_Texte proposé_:
****************
Musso, Chetcuti & Pino: quand nos boulangers parlaient italien
publié par Hatem BOURIAL
L’expression « khobz talian » revenait souvent dans notre langage quotidien. Elle n’est plus usitée depuis que les gros pains ont peu à peu disparu au profit de la baguette.
En effet, jusqu’aux années 1970, les pains vendus chez nos boulangers répondaient souvent à des appellations ethniques, si vous permettez l’expression.
On parlait ainsi aussi bien de pain « arbi », « talian », « viennois » ou encore « francis ». Ainsi, par exemple, le « khobz arbi » qui sortait du four du quartier se déclinait selon deux grandes variétés « tbaq » et « smid » qui avaient une apparence et un goût différents.
Ceci dit, le « khobz talian » avait les faveurs de tous et a continué à être demandé bien longtemps après le départ des artisans italiens. De fait, la qualité de ce pain et sa singularité se sont peu à peu dégradés. Le nom était resté mais désignait tout autre chose: un pain grossier à la farine trop raffinée et à la cuisson imparfaite.
Devant cette dégringolade qualitative, le pain « talian » finira par tirer sa révérence et disparaître de nos radars. De nos jours, c’est le règne incontestable d’une baguette aussi normée qu’insipide et indigeste.
Il n’en a pas toujours été ainsi. Car chez certains boulangers d’origine italienne ou maltaise, le pain était un véritable festin. Chaque ville avait ses boulangers italiens attitrés qui apportaient de la diversité sur nos tables.
****************
Dans le texte sur les boulangers italiens, quelles étaient les deux grandes variétés du « khobz arbi » ?
****************
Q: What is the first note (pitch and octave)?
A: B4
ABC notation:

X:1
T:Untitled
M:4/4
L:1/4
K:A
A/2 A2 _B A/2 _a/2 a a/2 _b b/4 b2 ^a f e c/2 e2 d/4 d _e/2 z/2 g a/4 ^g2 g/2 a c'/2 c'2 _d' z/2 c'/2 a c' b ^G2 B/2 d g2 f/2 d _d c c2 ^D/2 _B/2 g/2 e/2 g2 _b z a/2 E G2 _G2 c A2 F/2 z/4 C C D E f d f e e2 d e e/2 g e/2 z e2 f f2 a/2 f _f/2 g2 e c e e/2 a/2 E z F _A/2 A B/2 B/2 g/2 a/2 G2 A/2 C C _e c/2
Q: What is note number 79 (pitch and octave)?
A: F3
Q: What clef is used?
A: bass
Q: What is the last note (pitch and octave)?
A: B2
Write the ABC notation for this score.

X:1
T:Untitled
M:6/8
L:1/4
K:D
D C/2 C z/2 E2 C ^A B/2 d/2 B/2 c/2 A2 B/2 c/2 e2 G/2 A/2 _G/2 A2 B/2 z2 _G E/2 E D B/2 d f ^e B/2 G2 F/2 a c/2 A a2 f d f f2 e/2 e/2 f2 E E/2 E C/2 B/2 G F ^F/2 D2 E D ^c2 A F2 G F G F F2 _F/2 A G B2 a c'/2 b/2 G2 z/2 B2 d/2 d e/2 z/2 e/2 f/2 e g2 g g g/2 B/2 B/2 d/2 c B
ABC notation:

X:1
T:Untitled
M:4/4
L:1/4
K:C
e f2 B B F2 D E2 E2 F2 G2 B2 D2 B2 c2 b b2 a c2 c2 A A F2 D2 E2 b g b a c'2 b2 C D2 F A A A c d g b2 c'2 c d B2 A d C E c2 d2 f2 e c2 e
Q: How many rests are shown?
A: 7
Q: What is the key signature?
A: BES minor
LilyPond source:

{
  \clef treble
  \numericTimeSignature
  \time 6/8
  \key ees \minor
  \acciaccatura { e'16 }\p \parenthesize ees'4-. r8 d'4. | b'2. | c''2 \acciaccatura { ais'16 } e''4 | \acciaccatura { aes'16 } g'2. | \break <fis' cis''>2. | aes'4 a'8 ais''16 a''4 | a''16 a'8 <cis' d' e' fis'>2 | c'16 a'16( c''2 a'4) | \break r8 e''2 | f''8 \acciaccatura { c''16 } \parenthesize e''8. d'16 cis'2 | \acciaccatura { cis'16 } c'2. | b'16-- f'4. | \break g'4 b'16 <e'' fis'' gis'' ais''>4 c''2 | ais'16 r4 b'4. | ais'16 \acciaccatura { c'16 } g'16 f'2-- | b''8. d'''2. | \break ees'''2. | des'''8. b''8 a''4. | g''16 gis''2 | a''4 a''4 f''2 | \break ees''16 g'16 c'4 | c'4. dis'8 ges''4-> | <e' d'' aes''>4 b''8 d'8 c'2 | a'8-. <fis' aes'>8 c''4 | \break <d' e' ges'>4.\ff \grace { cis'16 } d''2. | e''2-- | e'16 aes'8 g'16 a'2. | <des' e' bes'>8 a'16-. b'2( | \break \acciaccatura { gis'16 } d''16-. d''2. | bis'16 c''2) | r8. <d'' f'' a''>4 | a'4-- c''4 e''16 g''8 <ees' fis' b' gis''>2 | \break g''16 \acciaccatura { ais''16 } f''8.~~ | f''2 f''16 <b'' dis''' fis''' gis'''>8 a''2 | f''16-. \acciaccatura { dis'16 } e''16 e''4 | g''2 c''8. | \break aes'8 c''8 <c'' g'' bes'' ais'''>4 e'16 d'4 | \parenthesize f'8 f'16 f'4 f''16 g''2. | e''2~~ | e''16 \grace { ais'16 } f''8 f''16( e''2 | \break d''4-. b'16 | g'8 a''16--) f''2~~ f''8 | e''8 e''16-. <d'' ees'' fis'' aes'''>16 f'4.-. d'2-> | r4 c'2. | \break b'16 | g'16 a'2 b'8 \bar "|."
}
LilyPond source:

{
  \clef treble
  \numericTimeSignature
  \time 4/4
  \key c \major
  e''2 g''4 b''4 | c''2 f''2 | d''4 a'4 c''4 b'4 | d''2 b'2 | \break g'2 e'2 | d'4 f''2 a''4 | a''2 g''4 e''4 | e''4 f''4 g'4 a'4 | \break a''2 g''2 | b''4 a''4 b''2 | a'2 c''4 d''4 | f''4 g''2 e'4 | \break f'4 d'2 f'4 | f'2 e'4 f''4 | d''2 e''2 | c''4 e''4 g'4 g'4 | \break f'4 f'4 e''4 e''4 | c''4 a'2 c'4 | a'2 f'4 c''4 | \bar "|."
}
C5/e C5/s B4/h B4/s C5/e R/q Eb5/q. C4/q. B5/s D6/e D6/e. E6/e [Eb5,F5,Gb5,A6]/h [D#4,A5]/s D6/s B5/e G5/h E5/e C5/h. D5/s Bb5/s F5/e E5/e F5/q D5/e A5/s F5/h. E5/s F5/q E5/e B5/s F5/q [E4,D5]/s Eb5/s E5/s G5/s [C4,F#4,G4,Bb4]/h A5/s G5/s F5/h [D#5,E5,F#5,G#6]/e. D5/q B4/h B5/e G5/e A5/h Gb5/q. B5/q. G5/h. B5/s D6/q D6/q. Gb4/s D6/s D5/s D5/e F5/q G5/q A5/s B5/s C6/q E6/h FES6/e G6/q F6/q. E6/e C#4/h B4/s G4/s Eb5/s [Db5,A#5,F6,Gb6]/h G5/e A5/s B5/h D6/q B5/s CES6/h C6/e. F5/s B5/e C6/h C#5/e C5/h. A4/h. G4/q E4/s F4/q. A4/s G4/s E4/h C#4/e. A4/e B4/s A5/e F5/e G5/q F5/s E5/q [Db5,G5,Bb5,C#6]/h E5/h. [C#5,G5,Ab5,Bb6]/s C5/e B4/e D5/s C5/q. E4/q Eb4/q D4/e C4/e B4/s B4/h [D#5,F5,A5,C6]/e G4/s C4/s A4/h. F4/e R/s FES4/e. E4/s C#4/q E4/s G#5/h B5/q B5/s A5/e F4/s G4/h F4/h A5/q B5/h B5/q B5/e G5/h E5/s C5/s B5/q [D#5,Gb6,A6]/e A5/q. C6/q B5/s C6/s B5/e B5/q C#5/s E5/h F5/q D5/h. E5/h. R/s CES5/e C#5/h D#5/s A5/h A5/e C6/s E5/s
****************
_Réponse attendue_:
Le « tbaq » et le « smid ».